Relevance

Today we are so fluent in being fashionable. Why does our impact for Christ often seem so elusive?

In his book, Prophetic Untimeliness: A Challenge to the Idol of Relevance, Os Guiness makes us squirm by saying, “Are we trusting in a culturally relevant gospel? After two hundred years of earnest dedication to reinventing the faith and the church and to being more relevant in the world, we are confronted with an embarrassing fact: Never have Christians pursued relevance more strenuously; never have Christians been more irrelevant… by our determined efforts to redefine ourselves in ways that are more compelling to the modern world than faithful to Christ, we have lost not only our identity but our authority and our relevance… marketing triumphs over mission, reference to opinion polls outweighs reliance on biblical exposition, talk of reinventing the church has replaced prayer for revival… Our crying need is to be faithful as well as relevant.”

The need is great. Every socioeconomic indicator tells the same story. The church is haemorrhaging (we lost a million in a decade) and too few have experienced first-hand someone who truly follows Jesus. Still, many Laodicean-like Christians pat themselves on the back, proud of their postmodern savvy and ‘culturally relevant’ ministries.

Am I arguing, then, for irrelevance? No. There is nothing wrong with being relevant. True relevance brings the biblical worldview to bear on the whole of life with weight and consequence, but today’s relevance airbrushes everything offensive about the gospel and denudes it in the process.

CS Lewis said, “A Christianity which considers itself free to alter the faith whenever the faith looks perplexing or repellent must be completely stagnant.” Culture rather than scripture becomes our authority. 2 Timothy 2:2 tells us that we are to pass down the message to faithful men and women who should be very careful to pass on the same message they received. If we adapt the gospel to fit our times, we’ll have a comfortable, convenient gospel. And it’ll be irrelevant to the next generation.

As an old saint used to tell me, “You want New Testament results? Get a New Testament gospel.” The early church was not persecuted because it worshipped Jesus, but because it worshipped only Jesus. In our day of relativism, we need to be willing to speak about hell. When we’re true to the unfashionable parts of the gospel, the power of the gospel will be on us.
We have a tendency to be historically myopic, failing to learn from the past, and becoming prey to the passing fads of the present.

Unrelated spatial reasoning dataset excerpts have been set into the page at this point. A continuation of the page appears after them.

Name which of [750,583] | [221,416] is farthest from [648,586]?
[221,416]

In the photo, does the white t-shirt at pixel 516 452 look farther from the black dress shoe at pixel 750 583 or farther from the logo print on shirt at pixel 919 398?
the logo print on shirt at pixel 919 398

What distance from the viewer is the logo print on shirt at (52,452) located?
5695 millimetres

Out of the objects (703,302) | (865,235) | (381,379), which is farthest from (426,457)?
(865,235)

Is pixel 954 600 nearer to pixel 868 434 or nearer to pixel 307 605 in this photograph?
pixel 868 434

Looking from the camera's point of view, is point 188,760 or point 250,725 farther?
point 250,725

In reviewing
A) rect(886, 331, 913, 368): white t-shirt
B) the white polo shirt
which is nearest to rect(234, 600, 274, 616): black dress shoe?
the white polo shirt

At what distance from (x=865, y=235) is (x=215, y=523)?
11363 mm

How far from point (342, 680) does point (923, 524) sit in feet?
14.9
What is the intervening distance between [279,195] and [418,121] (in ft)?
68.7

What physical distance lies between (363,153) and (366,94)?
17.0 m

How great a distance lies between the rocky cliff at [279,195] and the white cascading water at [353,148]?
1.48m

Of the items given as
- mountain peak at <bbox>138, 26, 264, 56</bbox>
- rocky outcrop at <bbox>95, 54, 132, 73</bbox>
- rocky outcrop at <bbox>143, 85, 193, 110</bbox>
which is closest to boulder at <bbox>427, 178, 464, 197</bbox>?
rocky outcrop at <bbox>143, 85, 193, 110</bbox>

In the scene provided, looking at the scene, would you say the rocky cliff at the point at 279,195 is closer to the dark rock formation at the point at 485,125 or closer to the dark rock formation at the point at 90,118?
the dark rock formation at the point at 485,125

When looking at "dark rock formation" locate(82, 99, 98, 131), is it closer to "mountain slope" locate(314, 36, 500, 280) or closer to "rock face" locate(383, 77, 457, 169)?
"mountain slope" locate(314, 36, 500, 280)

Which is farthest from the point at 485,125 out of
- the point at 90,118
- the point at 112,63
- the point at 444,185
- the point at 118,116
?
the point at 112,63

We will inevitably be maladjusted in this age. We are called to be both for the world and against it, not accommodating culture, but resisting it. Jesus broke through cultural paradigms daily. So must we. This is how the gospel spreads. Being relevant in an age of confusion means wrapping ourselves around the gospel’s timeless message and allowing it to wrap itself around us. We don’t need to make the gospel relevant. We need to reveal its relevance, recovering our confidence in it as the power of God to transform our lives.

4 thoughts on “Relevance

  1. Funny, but I’ve got the same quote from Os Guiness posted up on my noticeboard in front of me on my desk!! Whilst wanting to agree with much of what you say, I would want to argue that perhaps we can use culturally ‘relevant’ tools, such as music form, multimedia etc. without seeking to change the message of the gospel. I feel that the important word, much more so than ‘relevant’, is ‘authentic’ – authentically Christian – whatever that means.Just some thoughts!